Acute periapical periodontitis
Acute periapical periodontitis is when the apical section of the root of a tooth and the supporting structure surrounding it, becomes infected and inflamed.
The bacteria in the oral cavity cause decay. It damages and destroys the inner soft centre of the tooth – the pulp. The pulp of the tooth dies and this requires a rapid periodontal disease treatment. Failure to do so may increase the infection. Because after the pulp infection, root canal infection will follow. This will result in periodontitis.
Besides infection, trauma or a direct blow to a tooth can cause acute periapical periodontitis. Upon this, the pulp of the tooth dies and the bacteria in the gum tissues start infecting the tooth to its roots. A hard blow, a bite attempt of a hard object, application of unwanted pressure or force during dental treatments, can all lead to acute periapical periodontitis.
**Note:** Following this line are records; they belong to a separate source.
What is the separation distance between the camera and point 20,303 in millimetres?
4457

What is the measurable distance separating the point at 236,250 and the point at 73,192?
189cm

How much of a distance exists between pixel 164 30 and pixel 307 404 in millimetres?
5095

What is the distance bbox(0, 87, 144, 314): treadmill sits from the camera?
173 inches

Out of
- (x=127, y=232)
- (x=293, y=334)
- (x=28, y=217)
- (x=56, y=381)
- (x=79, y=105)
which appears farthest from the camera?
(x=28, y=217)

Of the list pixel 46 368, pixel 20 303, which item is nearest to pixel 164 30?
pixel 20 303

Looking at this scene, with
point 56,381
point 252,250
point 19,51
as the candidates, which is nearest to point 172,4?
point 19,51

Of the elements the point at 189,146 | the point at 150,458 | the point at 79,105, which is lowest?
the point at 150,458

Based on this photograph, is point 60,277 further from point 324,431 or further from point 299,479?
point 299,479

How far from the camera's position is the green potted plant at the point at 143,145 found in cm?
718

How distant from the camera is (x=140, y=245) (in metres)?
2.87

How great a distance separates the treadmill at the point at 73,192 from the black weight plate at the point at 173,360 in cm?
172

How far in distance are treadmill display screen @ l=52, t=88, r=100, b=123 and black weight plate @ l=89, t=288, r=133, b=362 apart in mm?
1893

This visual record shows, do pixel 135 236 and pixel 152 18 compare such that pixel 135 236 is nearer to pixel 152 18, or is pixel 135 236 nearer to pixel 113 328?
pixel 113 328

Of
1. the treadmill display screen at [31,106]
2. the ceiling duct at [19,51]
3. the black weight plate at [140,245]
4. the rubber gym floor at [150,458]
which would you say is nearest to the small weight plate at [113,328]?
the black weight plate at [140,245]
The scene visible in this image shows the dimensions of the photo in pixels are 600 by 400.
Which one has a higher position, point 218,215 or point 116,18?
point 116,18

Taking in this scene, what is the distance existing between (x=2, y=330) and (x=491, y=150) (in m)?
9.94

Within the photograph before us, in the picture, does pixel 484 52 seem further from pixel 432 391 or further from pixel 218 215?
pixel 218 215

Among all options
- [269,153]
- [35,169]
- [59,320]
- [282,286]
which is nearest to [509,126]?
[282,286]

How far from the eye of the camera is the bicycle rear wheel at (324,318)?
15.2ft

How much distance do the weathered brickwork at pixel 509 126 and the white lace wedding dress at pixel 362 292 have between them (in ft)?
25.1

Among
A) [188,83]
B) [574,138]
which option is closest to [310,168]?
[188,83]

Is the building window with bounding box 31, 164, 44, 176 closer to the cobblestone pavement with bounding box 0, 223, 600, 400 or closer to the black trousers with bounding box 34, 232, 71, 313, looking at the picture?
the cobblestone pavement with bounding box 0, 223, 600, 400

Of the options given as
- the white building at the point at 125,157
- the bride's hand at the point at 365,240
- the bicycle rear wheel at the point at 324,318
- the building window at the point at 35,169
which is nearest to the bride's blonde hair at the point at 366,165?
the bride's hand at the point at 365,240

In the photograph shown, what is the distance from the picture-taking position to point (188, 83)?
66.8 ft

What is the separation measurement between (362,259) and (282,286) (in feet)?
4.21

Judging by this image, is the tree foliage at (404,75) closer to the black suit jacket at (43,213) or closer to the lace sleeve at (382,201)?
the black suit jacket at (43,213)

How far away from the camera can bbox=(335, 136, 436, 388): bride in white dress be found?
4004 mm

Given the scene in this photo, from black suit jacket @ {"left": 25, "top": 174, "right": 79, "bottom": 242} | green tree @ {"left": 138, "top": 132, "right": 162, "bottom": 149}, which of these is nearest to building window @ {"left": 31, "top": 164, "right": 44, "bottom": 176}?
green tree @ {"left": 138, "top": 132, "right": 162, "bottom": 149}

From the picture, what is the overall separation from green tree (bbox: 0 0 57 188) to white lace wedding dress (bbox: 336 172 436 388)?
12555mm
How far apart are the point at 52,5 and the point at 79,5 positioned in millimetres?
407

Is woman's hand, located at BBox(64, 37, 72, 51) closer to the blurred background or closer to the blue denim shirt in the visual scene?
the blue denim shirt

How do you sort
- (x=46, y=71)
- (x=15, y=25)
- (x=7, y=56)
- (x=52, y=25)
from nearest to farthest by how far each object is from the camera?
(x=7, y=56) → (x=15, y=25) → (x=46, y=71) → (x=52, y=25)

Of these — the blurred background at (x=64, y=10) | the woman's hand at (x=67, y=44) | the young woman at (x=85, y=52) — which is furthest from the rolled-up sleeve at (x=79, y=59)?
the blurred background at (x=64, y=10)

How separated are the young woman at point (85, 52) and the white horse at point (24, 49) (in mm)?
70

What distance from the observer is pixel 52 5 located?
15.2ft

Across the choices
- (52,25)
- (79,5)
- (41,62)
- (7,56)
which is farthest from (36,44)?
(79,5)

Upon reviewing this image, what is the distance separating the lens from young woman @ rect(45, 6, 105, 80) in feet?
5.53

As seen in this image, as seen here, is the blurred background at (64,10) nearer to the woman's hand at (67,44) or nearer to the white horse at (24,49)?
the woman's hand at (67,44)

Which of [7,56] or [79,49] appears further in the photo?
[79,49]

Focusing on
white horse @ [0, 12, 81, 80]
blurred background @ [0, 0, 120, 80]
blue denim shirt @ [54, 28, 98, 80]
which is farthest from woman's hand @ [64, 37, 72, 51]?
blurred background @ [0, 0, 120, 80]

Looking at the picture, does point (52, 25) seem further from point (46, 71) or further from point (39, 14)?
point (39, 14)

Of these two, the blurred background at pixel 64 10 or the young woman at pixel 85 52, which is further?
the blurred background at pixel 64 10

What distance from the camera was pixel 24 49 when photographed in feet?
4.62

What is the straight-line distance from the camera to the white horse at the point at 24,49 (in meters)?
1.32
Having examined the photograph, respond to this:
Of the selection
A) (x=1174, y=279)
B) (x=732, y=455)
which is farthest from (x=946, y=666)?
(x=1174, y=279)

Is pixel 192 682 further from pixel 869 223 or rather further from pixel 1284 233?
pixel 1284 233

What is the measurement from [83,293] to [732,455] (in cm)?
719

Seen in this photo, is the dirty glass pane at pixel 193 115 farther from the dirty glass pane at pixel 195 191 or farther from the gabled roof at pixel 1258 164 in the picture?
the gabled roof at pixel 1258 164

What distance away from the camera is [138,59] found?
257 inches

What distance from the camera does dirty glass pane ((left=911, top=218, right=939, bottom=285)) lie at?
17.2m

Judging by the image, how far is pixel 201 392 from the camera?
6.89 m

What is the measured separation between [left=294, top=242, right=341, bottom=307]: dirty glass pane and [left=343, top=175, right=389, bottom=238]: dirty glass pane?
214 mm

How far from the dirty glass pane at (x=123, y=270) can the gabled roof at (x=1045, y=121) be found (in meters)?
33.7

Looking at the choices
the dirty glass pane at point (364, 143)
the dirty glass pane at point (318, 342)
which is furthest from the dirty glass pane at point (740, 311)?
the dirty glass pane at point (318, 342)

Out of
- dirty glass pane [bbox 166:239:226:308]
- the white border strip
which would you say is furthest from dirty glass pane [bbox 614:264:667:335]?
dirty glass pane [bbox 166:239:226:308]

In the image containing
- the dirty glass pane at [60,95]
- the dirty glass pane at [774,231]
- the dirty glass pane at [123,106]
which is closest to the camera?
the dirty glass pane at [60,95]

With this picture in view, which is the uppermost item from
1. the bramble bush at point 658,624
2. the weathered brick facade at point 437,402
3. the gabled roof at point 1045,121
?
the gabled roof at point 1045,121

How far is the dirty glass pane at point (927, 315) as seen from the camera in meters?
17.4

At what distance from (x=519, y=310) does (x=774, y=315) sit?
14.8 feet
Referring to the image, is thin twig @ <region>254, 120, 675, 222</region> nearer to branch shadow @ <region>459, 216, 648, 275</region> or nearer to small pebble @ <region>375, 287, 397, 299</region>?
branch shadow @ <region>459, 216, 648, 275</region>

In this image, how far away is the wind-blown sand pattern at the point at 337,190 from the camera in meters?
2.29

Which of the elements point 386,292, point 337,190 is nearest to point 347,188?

Another cause of acute periapical periodontitis can be the root canal therapy UK. Root canal treatment also has the potential to cause inflammation in the periapical area.
The symptoms of acute periapical periodontitis
- An obvious decay on the tooth, or a discolored tooth due to the dead pulp inside the tooth
- The color of the gums turn from pink to red, and the gums become painful
- Swelling of the gums, and even the face, because the infection caused by the acute periapical periodontitis can affect the tissues connected with the gums
- Some people experience fever and body uneasiness
- Pulsing continuous pain, the intensity of which varies from moderate to severe
- Formation of pus
- Throbbing in the tooth and gum
Approaches to treating periapical periodontitis
- Extraction of the tooth. Extracting the tooth would completely solve the problem. The actual source of infection, the pus that formed, would be drained away.
- Root canal treatment: With the root canal treatment, the root of the tooth can be effectively preserved. The pus would be drained and the infection would be treated.